Multiple diseases, from age-related macular degeneration to complications of diabetes, can damage our retinas and lead to blindness if left untreated. Although these diseases have different causes, several of them share common features that could serve as targets for new medicines.
One of these features is known as vascular permeability or leakage of the blood vessels, which can lead to vision loss, and can be stemmed with a therapy known as anti-VEGF. However, these therapies primarily treat the fluid that is building up due to leaky vessels. But these complex diseases have many other aspects that are not addressed at all.
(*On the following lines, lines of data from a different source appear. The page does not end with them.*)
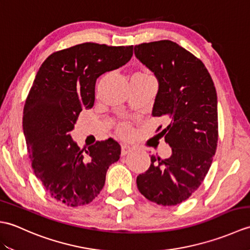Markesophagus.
<instances>
[{"mask_svg":"<svg viewBox=\"0 0 250 250\" xmlns=\"http://www.w3.org/2000/svg\"><path fill=\"white\" fill-rule=\"evenodd\" d=\"M131 151H132V147L131 146L126 145V144H124V145L121 146V155L122 156L128 155V153H130Z\"/></svg>","mask_w":250,"mask_h":250,"instance_id":"34e87169","label":"esophagus"}]
</instances>
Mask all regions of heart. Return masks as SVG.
Returning <instances> with one entry per match:
<instances>
[{
  "label": "heart",
  "instance_id": "heart-1",
  "mask_svg": "<svg viewBox=\"0 0 250 250\" xmlns=\"http://www.w3.org/2000/svg\"><path fill=\"white\" fill-rule=\"evenodd\" d=\"M135 74H144V75H151L150 73L148 72H137ZM116 130L118 132V134L121 136H129L132 132V126L129 122H119L118 125H116Z\"/></svg>",
  "mask_w": 250,
  "mask_h": 250
}]
</instances>
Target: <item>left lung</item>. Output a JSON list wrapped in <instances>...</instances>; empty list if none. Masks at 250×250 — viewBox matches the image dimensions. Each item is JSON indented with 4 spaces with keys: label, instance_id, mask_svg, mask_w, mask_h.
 I'll use <instances>...</instances> for the list:
<instances>
[{
    "label": "left lung",
    "instance_id": "obj_1",
    "mask_svg": "<svg viewBox=\"0 0 250 250\" xmlns=\"http://www.w3.org/2000/svg\"><path fill=\"white\" fill-rule=\"evenodd\" d=\"M134 54L158 78L152 116L167 117L161 134L172 147L167 159L151 156L149 168L136 178L137 188L159 205H177L198 190L213 162L218 143L216 88L204 63L172 41L136 45Z\"/></svg>",
    "mask_w": 250,
    "mask_h": 250
}]
</instances>
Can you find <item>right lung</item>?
Returning a JSON list of instances; mask_svg holds the SVG:
<instances>
[{"instance_id": "1", "label": "right lung", "mask_w": 250, "mask_h": 250, "mask_svg": "<svg viewBox=\"0 0 250 250\" xmlns=\"http://www.w3.org/2000/svg\"><path fill=\"white\" fill-rule=\"evenodd\" d=\"M133 56V46L83 43L51 54L41 65L25 100L22 126L35 176L52 199L71 207L88 204L103 189L120 145L98 141L86 155L72 141L83 107L94 104L97 78Z\"/></svg>"}]
</instances>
That is why Roche scientists are developing medicines that target another common feature of many retinal diseases: inflammation. Steroids, which are used to control inflammation in other parts of the body, often have undesirable effects in the eye, potentially leading to cataract formation, intraocular pressure rise and even glaucoma after repeated use. Instead, Roche is testing a new, more targeted approach to avoid undesirable side effects.
"There was strong evidence to support a clinical trial of the new anti-inflammatory molecule, but even so, the scientists saw encouraging signs: Although designed to test safety, the new class of molecules also showed an effect on relevant outcome measures," says Marina Mesquida, Senior Medical Director of Ophthalmology, Roche Pharma Research and Early Development (pRED).
These early promising signals led to a diversified approach, and Roche is testing a new class of molecules for different eye conditions. Roche is focusing particularly on ocular diseases where inflammation is known or thought to be a major driver of vision loss, such as uveitic macular edema (UME) and diabetic macular edema (DME).
At the same time, the latest research is shedding new light on the biology of these diseases. “This is a system where we can learn a lot,” says Sascha Fauser, Global Head of Ophthalmology for Roche Pharma Research and Early Development (pRED). For example, Roche scientists discovered that certain patients have higher levels of the drug target in their eyes than others — potentially laying the groundwork for more accurately diagnosing patients, and ultimately providing them with the appropriate treatment for their disease.
Using new discoveries to better classify patients is a key component of Roche’s ophthalmology vision, because it will allow patients to receive the appropriate treatment for their disease.
Similarly, Roche hopes to provide more options for patients at different stages of multiple retinal diseases. Tackling inflammation — and concurrently sharpening diagnostic methods — is one possible way. With new treatments and diagnostics in place, patients will ultimately have access to a personalised medicine for their condition.
“We can sense the excitement from the scientific community,” Marina says about the new anti-inflammatory approach. “They need new treatment options for patients with high unmet medical needs. Our vision is to give the right treatment to the right patient at the right time, which would become a paradigm shift in ophthalmology.”